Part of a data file
* begin *
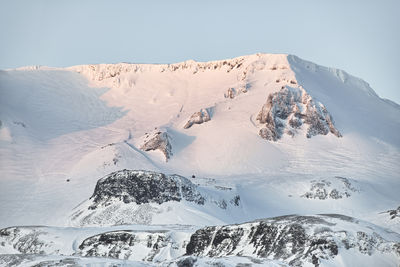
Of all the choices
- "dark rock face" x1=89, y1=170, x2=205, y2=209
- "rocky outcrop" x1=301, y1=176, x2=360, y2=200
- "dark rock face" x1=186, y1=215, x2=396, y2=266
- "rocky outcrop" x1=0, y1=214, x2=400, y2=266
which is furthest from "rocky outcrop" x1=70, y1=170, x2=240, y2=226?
"dark rock face" x1=186, y1=215, x2=396, y2=266

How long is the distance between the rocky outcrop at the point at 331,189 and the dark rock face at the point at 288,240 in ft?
235

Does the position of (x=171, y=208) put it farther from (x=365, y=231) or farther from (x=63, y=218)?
* end *
Written exercise - Arrange the stretch from the line containing "How long is" through the end of the data as a numbered list, leaving out blank lines.

Answer -
1. How long is the distance between the rocky outcrop at the point at 331,189 and the dark rock face at the point at 288,240 in ft?
2. 235
3. Does the position of (x=171, y=208) put it farther from (x=365, y=231) or farther from (x=63, y=218)?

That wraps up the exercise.